THE CHAMBER RECOMMENDS
That the Provincial Government:
- Introduce legislation to index future minimum wage increases to the Consumer Price Index (CPI), unless CPI decreases below zero, that incorporate the following parameters:
- any minimum wage increases be tied to the CPI level indicated in the month before it is announced;
- any minimum wage increases need to be announced with at least 6 months lead time before it goes into effect, like the Province of Ontario
[1] Fair Wages Commission’s (FWC) first report, “The Transition to a $15 Minimum Wage and Subsequent Increases,” January 2018: https://engage.gov.BC.ca/fairwagescommission/
[2] The additional $0.20 is optional. The recommendation of the FWC is to consider the increase no less than 6 months in advance. If the economy is doing well, then add $0.15 to $0.20; if not, then keep to the $15.00.
[3] The additional $0.20 is optional. The recommendation of the FWC is to consider the increase no less than 6 months in advance. If the economy is doing well, then add $0.15 to $0.20; if not, then keep to the $15.00.
[4] Table 1 – Minimum wage increases and unemployment rates in B.C.: 2000-2017, p.8, also support the FWC’s conclusion.
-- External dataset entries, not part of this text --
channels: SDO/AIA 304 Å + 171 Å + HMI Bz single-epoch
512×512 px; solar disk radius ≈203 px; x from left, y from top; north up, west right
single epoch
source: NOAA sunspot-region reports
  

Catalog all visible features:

[5] Your Guide to the Consumer Price Index, Statistics Canada, 1996 (not updated since), p.1 www.statcan.gc.ca/pub/62-557-x/4194961-eng.pdf
[6] CPI by province, https://www.statcan.gc.ca/tables-tableaux/sum-som/l01/cst01/econ09a-eng.htm
[7] Battle, Ken. Canada Social Report: Minimum Wage Rates in Canada: 1965-2015, September 2015, www.canadasocialreport.ca/MinimumWages/2015.pdf
[8] Retail Council of Canada, Minimum Hourly Wage Rates as of October 1, 2020 https://www.retailcouncil.org/resources/quick-facts/minimum-wage-by-province/
[9] The minimum wage in Nunavut is adjusted annually.
[10] Minimum wages are specialized https://www.ontario.ca/document/your-guide-employment-standards-act-0/minimum-wage#section-0
[11] Quebec’s minimum wages for employees receiving tips is $10.45 an hour https://www.cnt.gouv.qc.ca/en/wages-pay-and-work/wages
[12] The minimum wage in Manitoba is adjusted annually on October 1 based on the Inflation Rate.
[13] The minimum wage in Newfoundland & Labrador will return to being adjusted annually on April 1 relative to the Consumer Price Index.